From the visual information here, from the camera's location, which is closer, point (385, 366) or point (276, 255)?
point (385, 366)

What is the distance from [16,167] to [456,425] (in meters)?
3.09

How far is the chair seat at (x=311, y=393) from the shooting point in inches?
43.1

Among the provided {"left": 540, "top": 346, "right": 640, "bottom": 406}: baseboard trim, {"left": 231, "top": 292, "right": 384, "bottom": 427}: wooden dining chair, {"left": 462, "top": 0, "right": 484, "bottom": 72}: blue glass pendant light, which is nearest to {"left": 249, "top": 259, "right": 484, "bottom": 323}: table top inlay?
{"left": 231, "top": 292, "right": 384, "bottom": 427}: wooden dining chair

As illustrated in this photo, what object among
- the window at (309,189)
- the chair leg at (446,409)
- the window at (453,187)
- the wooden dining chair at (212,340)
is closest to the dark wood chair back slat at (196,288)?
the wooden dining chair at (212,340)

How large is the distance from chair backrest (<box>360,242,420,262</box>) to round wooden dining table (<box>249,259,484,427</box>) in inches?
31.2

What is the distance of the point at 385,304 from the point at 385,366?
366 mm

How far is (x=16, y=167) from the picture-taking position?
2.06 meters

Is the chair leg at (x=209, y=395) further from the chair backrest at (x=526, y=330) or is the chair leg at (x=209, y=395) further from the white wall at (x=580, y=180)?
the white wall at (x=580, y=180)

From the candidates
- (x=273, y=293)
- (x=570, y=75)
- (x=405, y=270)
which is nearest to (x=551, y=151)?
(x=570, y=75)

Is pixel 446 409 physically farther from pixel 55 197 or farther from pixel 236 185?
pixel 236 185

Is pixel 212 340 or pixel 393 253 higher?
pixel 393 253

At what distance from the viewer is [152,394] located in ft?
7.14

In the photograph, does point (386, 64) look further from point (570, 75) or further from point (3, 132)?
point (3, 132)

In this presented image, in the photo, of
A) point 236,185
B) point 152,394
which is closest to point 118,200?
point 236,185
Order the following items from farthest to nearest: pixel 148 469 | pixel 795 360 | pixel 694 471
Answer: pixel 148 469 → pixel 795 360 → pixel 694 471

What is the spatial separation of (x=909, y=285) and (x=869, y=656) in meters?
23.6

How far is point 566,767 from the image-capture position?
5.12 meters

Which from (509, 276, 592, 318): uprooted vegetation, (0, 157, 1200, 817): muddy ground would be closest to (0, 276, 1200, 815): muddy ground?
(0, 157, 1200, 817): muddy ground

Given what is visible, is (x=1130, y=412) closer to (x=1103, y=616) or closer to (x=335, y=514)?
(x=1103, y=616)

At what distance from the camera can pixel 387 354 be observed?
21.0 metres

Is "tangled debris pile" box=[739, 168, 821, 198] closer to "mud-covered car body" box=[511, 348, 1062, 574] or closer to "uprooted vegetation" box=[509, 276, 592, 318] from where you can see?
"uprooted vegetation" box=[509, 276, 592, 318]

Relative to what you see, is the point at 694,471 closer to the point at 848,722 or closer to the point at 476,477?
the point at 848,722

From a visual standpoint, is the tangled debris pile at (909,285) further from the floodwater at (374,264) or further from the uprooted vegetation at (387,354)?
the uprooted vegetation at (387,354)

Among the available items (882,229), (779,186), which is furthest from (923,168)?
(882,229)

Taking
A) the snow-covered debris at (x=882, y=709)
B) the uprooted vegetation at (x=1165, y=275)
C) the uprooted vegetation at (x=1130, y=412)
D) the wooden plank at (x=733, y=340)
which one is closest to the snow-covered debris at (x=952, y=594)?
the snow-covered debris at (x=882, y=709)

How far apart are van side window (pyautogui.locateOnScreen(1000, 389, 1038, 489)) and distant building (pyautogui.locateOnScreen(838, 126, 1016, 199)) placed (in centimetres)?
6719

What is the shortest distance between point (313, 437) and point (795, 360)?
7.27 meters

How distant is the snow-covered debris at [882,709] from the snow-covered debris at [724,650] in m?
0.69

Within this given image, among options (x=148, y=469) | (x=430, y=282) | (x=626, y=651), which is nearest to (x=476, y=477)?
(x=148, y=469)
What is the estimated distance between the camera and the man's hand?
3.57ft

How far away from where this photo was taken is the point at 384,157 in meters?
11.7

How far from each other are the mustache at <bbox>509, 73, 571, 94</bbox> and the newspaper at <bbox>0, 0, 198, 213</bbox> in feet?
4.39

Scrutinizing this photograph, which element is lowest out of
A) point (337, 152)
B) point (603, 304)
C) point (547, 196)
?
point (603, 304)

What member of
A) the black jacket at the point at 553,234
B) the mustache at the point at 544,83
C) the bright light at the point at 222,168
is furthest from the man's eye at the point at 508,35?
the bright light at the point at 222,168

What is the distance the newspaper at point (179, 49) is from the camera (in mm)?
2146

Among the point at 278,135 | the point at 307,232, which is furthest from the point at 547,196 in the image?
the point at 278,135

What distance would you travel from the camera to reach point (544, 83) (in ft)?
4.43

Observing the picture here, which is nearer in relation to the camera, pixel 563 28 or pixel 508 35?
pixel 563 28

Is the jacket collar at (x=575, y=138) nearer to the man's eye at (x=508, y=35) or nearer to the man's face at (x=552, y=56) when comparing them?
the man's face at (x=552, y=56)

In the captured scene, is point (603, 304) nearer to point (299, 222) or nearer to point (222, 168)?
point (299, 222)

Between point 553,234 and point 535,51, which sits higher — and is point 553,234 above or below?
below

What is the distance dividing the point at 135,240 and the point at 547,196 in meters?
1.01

---------------

**TASK STATEMENT**
Put every line of the material above into a JSON list of strings, one string per line, omitting blank lines.

**FINISHED ANSWER**
[
  "From the visual information here, from the camera's location, which is closer, point (385, 366) or point (276, 255)?",
  "point (385, 366)",
  "What is the distance from [16,167] to [456,425] (in meters)?",
  "3.09",
  "How far is the chair seat at (x=311, y=393) from the shooting point in inches?",
  "43.1",
  "Among the provided {\"left\": 540, \"top\": 346, \"right\": 640, \"bottom\": 406}: baseboard trim, {\"left\": 231, \"top\": 292, \"right\": 384, \"bottom\": 427}: wooden dining chair, {\"left\": 462, \"top\": 0, \"right\": 484, \"bottom\": 72}: blue glass pendant light, which is nearest to {\"left\": 249, \"top\": 259, \"right\": 484, \"bottom\": 323}: table top inlay?",
  "{\"left\": 231, \"top\": 292, \"right\": 384, \"bottom\": 427}: wooden dining chair",
  "As illustrated in this photo, what object among",
  "- the window at (309,189)",
  "- the chair leg at (446,409)",
  "- the window at (453,187)",
  "- the wooden dining chair at (212,340)",
  "is closest to the dark wood chair back slat at (196,288)?",
  "the wooden dining chair at (212,340)",
  "How large is the distance from chair backrest (<box>360,242,420,262</box>) to round wooden dining table (<box>249,259,484,427</box>) in inches?",
  "31.2",
  "What is the distance of the point at 385,304 from the point at 385,366?",
  "366 mm",
  "How far is (x=16, y=167) from the picture-taking position?",
  "2.06 meters",
  "Is the chair leg at (x=209, y=395) further from the chair backrest at (x=526, y=330) or is the chair leg at (x=209, y=395) further from the white wall at (x=580, y=180)?",
  "the white wall at (x=580, y=180)",
  "From the candidates",
  "- (x=273, y=293)",
  "- (x=570, y=75)",
  "- (x=405, y=270)",
  "which is nearest to (x=551, y=151)?",
  "(x=570, y=75)",
  "Is pixel 446 409 physically farther from pixel 55 197 or farther from pixel 236 185?",
  "pixel 236 185",
  "Is pixel 212 340 or pixel 393 253 higher?",
  "pixel 393 253",
  "At what distance from the viewer is [152,394] located in ft?",
  "7.14",
  "In the photograph, does point (386, 64) look further from point (570, 75) or further from point (3, 132)?",
  "point (3, 132)",
  "In this presented image, in the photo, of",
  "A) point 236,185",
  "B) point 152,394",
  "which is closest to point 118,200?",
  "point 236,185",
  "Order the following items from farthest to nearest: pixel 148 469 | pixel 795 360 | pixel 694 471",
  "Answer: pixel 148 469 → pixel 795 360 → pixel 694 471",
  "What is the spatial separation of (x=909, y=285) and (x=869, y=656) in meters?",
  "23.6",
  "How far is point 566,767 from the image-capture position?",
  "5.12 meters",
  "Which from (509, 276, 592, 318): uprooted vegetation, (0, 157, 1200, 817): muddy ground would be closest to (0, 276, 1200, 815): muddy ground?",
  "(0, 157, 1200, 817): muddy ground",
  "Given what is visible, is (x=1130, y=412) closer to (x=1103, y=616) or closer to (x=335, y=514)?",
  "(x=1103, y=616)",
  "At what distance from the camera can pixel 387 354 be observed?",
  "21.0 metres",
  "Is \"tangled debris pile\" box=[739, 168, 821, 198] closer to \"mud-covered car body\" box=[511, 348, 1062, 574] or closer to \"uprooted vegetation\" box=[509, 276, 592, 318] from where you can see?",
  "\"uprooted vegetation\" box=[509, 276, 592, 318]",
  "Relative to what you see, is the point at 694,471 closer to the point at 848,722 or closer to the point at 476,477?",
  "the point at 848,722",
  "From a visual standpoint, is the tangled debris pile at (909,285) further from the floodwater at (374,264) or further from the uprooted vegetation at (387,354)?",
  "the uprooted vegetation at (387,354)",
  "Among the available items (882,229), (779,186), which is furthest from (923,168)?",
  "(882,229)",
  "Taking",
  "A) the snow-covered debris at (x=882, y=709)",
  "B) the uprooted vegetation at (x=1165, y=275)",
  "C) the uprooted vegetation at (x=1130, y=412)",
  "D) the wooden plank at (x=733, y=340)",
  "which one is closest to the snow-covered debris at (x=952, y=594)?",
  "the snow-covered debris at (x=882, y=709)",
  "How far apart are van side window (pyautogui.locateOnScreen(1000, 389, 1038, 489)) and distant building (pyautogui.locateOnScreen(838, 126, 1016, 199)) placed (in centimetres)?",
  "6719",
  "What is the shortest distance between point (313, 437) and point (795, 360)?",
  "7.27 meters",
  "How distant is the snow-covered debris at [882,709] from the snow-covered debris at [724,650] in m?",
  "0.69",
  "Within this given image, among options (x=148, y=469) | (x=430, y=282) | (x=626, y=651), which is nearest to (x=476, y=477)?",
  "(x=148, y=469)",
  "What is the estimated distance between the camera and the man's hand?",
  "3.57ft",
  "How far away from where this photo was taken is the point at 384,157 in meters?",
  "11.7",
  "How far from each other are the mustache at <bbox>509, 73, 571, 94</bbox> and the newspaper at <bbox>0, 0, 198, 213</bbox> in feet?",
  "4.39",
  "Scrutinizing this photograph, which element is lowest out of",
  "A) point (337, 152)",
  "B) point (603, 304)",
  "C) point (547, 196)",
  "?",
  "point (603, 304)",
  "What member of",
  "A) the black jacket at the point at 553,234",
  "B) the mustache at the point at 544,83",
  "C) the bright light at the point at 222,168",
  "is furthest from the man's eye at the point at 508,35?",
  "the bright light at the point at 222,168",
  "What is the distance the newspaper at point (179, 49) is from the camera (in mm)?",
  "2146",
  "Among the point at 278,135 | the point at 307,232, which is furthest from the point at 547,196 in the image?",
  "the point at 278,135",
  "What distance would you travel from the camera to reach point (544, 83) (in ft)?",
  "4.43",
  "Observing the picture here, which is nearer in relation to the camera, pixel 563 28 or pixel 508 35?",
  "pixel 563 28",
  "Is the jacket collar at (x=575, y=138) nearer to the man's eye at (x=508, y=35) or nearer to the man's face at (x=552, y=56) when comparing them?",
  "the man's face at (x=552, y=56)",
  "In the captured scene, is point (603, 304) nearer to point (299, 222) or nearer to point (222, 168)?",
  "point (299, 222)",
  "Between point 553,234 and point 535,51, which sits higher — and is point 553,234 above or below?",
  "below",
  "What is the distance dividing the point at 135,240 and the point at 547,196 in meters?",
  "1.01"
]